Is there a way to plot so effectivly I can have one long bar chart so I can see trends without combining data sources?
I'd like to keep seperate as generating them will be done via links into my main manufacturing system so trying to keep it simple!
Cheers
Plot one of your series on a secondary axis?
so you want three columns per week?
Ah, seconday axis that could do it.
No, looking for one column per week, but 3 different series. Something like this
1/1/2011 - 30/6/2011 Series One
1/7/2011 Series Two
7/7/2021 - 31/12/2011 Series Three
Am now playing with scondays axis.
If it were a one off you needed it for i'd use the graph tool Illustrator to draw three column charts and then stick them together.
Given the help i've been given for excel i'd draw it for you if you wanted.
Alternative would be to plot the three series (assuming you've got relatively similar values) as a clustered column graph.
Since you're essentially comparing three six month periods (irrespective of whether that's past, present or future), that would probably be my choice. You could then experiment with (thinking Excel '07) changing one series to a line graph (select one series, right click, select "change series chart type"). I'd probably do that for your forecast line.
Waddya mean on top of each other?
Try having three columns of data, for all weeks, with zero values where you don't want data, which essentially plots 3 series, but then you go to the options in Format data series and set the series over lap to 100% ( overlapped) so it all sits centrally in the columns. Then shift your gap width to about 50% for prettiness
What CharlieMungus said.
Except if you use a stacked columns chart you don't need to bother formatting it as he describes
Thanks guys, all sorted. 🙂
Go on then, tell us what you did!!!
Charlie + Mathew + macros to sort / arrange data = happy daze!
Just thought that given the same x axis, that goes from 1 to 100, that I would be able to plot 3 different graphs. One from 1-49, one at 50 and one from 51-100.
Ah well, it's all come up smelling of roses. Thanks again
Looks like I got to the party too late. Glad you solved the problem. If you hadn't I would have written:
I have one word: Spotfire.
Having got that out of the way, it sounds like you need to represent them as three distinct series. And that's where I'd have turned to SAS Graph in the past, R if I had time to meddle or Spotfire if I wanted to do this graph and get on to something else. I have found excel to be one of the most counterintuitive graphing tools available.
Do you think you'll be able to repeat this in a few weeks time when you need to do it again?
You would have used R to plot a simple column chart??
Sure will. All my data I write once and once only, makek sure it's updatable with a few mins work at most. My job is to use the data not create it so I don't want to spend several evening working on it for a single hit. I'll be handing this off to a minion to keep updated in the morning!

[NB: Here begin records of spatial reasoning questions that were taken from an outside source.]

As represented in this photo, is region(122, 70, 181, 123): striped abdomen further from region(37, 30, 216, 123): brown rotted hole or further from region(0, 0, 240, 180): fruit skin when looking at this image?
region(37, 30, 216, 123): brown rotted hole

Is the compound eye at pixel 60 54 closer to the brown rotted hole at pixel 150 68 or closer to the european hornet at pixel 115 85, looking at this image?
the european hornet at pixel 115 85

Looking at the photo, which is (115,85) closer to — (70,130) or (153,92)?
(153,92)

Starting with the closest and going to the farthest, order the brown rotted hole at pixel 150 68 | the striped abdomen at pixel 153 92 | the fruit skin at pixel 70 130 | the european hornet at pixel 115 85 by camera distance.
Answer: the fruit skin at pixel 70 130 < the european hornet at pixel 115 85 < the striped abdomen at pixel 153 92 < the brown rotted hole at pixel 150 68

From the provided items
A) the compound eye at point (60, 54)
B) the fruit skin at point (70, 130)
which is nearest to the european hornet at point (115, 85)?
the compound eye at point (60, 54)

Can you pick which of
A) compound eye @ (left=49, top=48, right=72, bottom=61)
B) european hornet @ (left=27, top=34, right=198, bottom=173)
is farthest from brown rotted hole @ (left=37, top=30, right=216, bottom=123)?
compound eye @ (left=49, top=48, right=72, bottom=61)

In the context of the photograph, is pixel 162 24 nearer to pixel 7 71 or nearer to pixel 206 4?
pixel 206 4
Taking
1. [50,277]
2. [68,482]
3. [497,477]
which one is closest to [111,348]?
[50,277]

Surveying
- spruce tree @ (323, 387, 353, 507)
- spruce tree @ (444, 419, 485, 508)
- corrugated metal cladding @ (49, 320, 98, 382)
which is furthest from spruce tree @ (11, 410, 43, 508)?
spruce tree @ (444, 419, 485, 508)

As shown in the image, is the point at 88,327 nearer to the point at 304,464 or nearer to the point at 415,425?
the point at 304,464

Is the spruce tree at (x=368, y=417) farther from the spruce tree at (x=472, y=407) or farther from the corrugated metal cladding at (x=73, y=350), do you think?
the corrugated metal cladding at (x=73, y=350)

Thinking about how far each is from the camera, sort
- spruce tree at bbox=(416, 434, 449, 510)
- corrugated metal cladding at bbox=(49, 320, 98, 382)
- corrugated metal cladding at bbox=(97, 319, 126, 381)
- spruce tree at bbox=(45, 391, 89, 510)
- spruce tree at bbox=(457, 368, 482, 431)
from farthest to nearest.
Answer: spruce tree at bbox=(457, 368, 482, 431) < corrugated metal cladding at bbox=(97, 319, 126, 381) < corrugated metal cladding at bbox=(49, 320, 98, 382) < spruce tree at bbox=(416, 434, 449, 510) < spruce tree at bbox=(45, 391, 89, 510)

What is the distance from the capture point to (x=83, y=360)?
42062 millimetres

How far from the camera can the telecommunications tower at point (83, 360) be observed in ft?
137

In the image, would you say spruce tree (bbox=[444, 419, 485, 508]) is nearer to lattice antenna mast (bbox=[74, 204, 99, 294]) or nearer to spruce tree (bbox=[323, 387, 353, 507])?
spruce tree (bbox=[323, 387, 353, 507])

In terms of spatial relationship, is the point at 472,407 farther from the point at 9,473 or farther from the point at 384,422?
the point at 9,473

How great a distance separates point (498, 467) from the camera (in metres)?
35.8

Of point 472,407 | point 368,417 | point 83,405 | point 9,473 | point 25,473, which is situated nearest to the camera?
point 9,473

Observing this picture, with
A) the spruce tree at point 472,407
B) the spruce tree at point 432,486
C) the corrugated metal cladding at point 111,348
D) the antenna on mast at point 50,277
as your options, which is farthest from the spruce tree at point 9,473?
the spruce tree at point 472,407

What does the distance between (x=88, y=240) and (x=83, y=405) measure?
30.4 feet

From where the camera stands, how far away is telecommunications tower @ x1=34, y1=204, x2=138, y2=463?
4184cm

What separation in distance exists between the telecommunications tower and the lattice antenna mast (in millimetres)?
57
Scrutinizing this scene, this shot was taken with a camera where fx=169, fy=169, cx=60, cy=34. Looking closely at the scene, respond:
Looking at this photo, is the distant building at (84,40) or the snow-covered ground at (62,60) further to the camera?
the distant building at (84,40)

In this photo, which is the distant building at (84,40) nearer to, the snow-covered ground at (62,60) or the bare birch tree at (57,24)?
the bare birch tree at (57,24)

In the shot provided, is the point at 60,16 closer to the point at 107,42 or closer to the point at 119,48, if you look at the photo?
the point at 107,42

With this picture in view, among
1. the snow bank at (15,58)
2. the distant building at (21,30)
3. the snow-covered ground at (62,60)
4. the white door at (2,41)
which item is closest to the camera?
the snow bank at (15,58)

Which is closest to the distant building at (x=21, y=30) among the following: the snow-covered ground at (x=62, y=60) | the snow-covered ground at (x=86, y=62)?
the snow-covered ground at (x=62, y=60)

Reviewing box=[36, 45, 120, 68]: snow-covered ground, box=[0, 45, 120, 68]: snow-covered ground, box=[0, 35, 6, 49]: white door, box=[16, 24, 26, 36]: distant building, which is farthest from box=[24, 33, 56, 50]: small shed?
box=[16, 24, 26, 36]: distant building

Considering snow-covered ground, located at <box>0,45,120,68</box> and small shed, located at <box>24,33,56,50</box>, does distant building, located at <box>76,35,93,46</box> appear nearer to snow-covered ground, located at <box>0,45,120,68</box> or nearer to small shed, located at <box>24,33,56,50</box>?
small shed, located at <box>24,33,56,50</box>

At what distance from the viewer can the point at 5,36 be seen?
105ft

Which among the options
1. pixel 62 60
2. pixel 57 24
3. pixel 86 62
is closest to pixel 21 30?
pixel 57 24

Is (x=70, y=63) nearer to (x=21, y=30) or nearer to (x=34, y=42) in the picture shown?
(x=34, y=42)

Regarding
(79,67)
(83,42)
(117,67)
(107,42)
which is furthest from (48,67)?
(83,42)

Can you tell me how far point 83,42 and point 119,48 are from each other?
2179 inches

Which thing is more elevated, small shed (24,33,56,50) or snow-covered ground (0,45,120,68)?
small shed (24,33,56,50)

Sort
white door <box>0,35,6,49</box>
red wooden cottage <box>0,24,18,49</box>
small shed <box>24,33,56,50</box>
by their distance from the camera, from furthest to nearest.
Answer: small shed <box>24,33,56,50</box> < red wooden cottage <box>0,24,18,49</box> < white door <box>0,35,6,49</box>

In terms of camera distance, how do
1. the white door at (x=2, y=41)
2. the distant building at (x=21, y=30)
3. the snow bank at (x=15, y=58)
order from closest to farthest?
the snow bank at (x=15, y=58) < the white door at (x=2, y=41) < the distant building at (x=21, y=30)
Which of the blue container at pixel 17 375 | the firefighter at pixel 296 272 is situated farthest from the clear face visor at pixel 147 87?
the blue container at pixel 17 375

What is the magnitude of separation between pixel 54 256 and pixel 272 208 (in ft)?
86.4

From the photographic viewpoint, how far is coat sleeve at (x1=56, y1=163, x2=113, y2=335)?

Will check out spotfire though
I'm needing some help too...
I'm creating a simple Paretto chart, and I would like for the bar chart to change colours for anything that represented over 80%.
How do I do that?
Travis, you should be in bed rather than working at 5:50 in the morning like me 😉
It's lunch time here in Beijing, and my little boy is asleep, so it's one of the few moments that I can get some work done 😀
Travis, its not pretty but, to gain conditional formatting one way is to look at creating a condition driven table first and then stacking bar charts of specified formats:
http://peltiertech.com/Excel/Charts/ConditionalChart1.html
Is it worthwhile pointing out how horrible most excel charts look?
Some can look better than others - depends on the amount of effort you put in.
Thanks for that.
I'll give it a go.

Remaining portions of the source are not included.